◆ Work instruction: Find every line in the data that contains the word "camera". Return each of those lines.

◆ Supplied information:
====

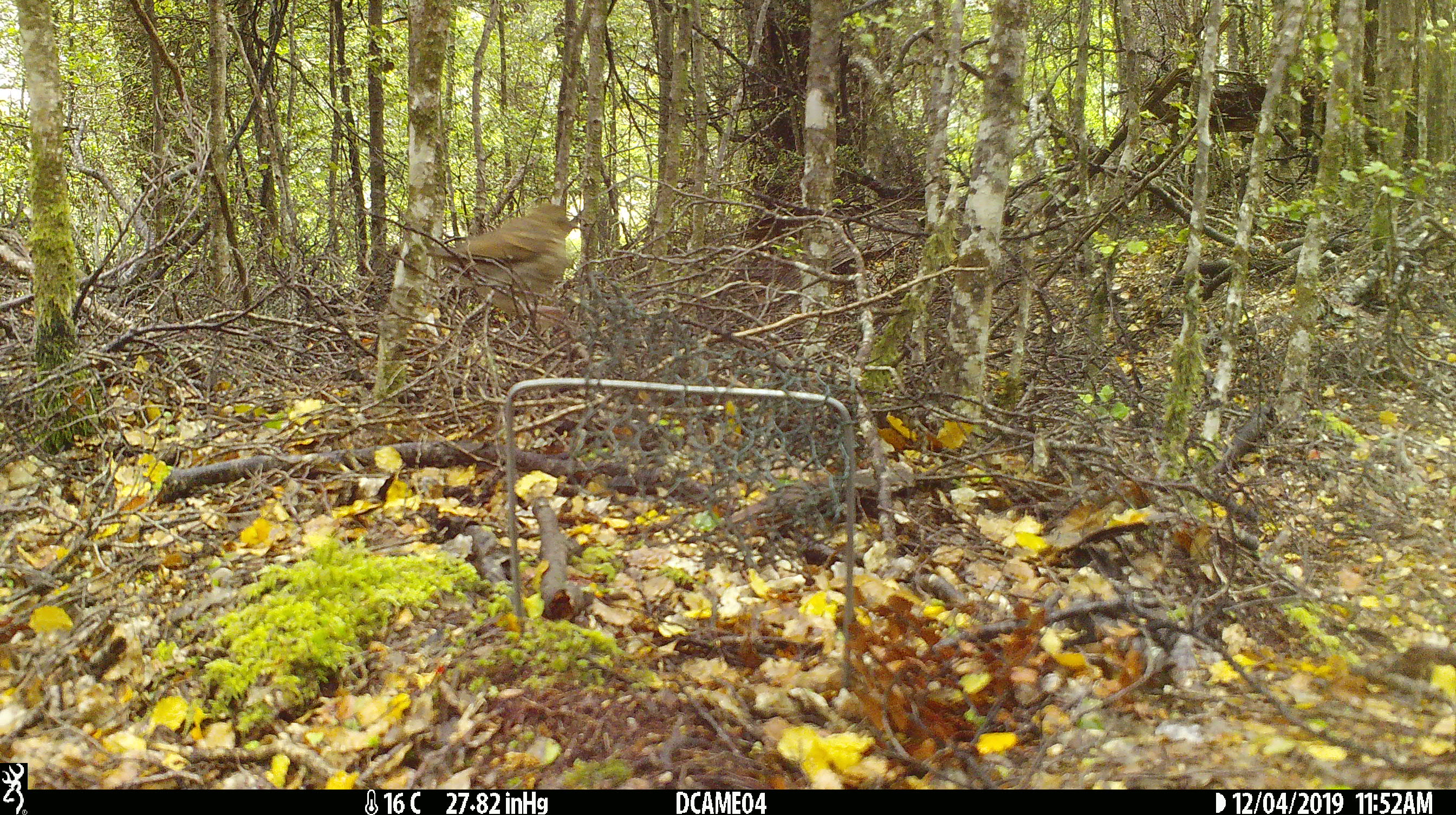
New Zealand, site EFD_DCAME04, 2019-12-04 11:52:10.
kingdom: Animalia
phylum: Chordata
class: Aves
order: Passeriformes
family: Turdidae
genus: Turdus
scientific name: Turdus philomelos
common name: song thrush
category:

====

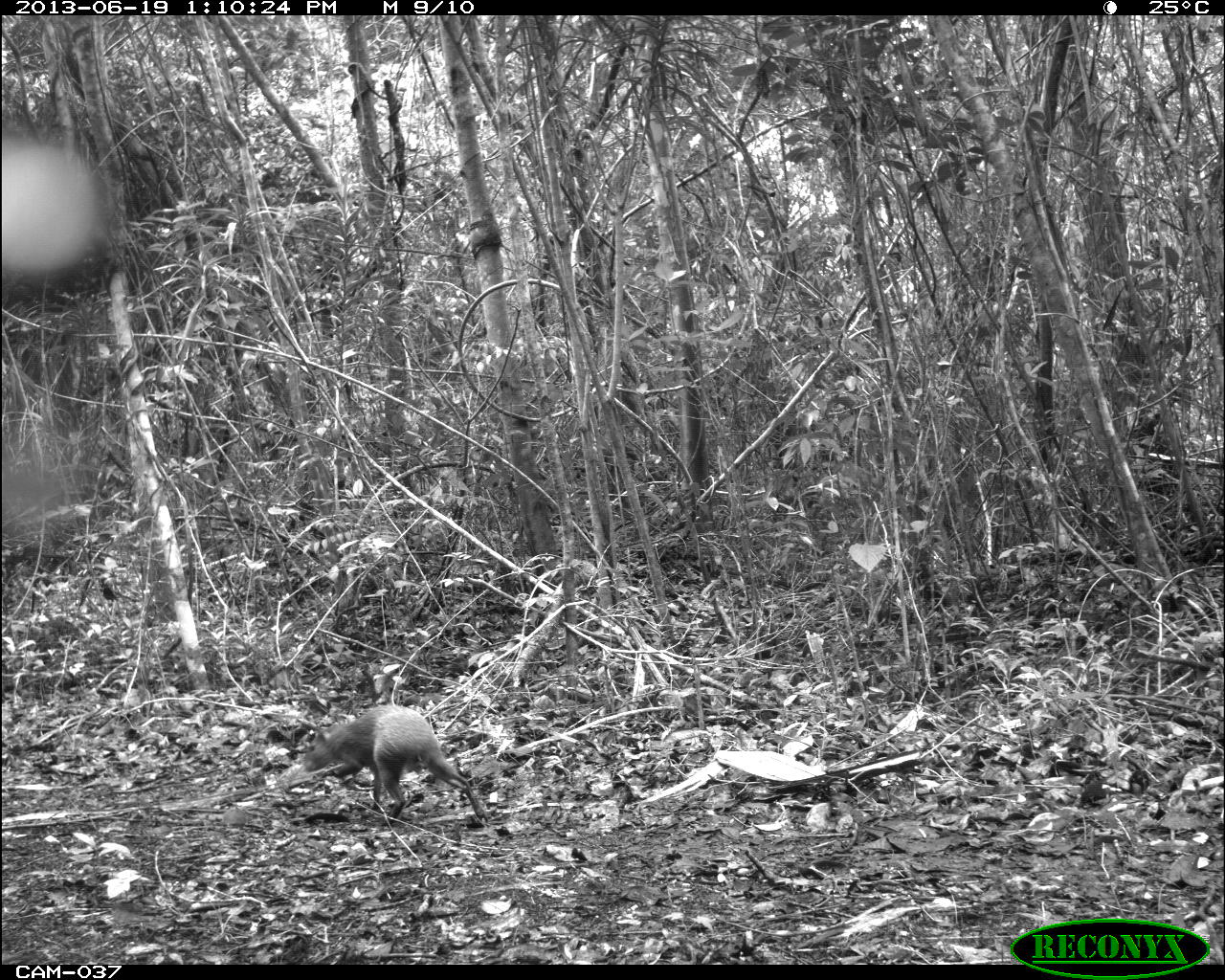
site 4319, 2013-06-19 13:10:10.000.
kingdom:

====

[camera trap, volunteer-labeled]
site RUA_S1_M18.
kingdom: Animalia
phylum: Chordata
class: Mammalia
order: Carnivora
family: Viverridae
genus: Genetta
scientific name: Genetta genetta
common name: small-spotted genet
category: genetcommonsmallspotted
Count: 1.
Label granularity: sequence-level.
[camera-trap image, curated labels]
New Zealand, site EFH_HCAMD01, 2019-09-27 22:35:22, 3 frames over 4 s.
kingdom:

====

◆ Exercise solution:
[camera trap, volunteer-labeled]
[camera-trap image, curated labels]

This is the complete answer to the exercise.